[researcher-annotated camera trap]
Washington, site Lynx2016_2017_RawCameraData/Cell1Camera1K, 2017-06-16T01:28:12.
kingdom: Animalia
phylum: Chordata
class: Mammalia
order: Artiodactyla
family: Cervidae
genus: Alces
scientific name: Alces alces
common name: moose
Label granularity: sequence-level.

Exercise: Repeat the data exactly, with every line included.

Response to this task:
[researcher-annotated camera trap]
Washington, site Lynx2016_2017_RawCameraData/Cell1Camera1K, 2017-06-16T01:28:12.
kingdom: Animalia
phylum: Chordata
class: Mammalia
order: Artiodactyla
family: Cervidae
genus: Alces
scientific name: Alces alces
common name: moose
Label granularity: sequence-level.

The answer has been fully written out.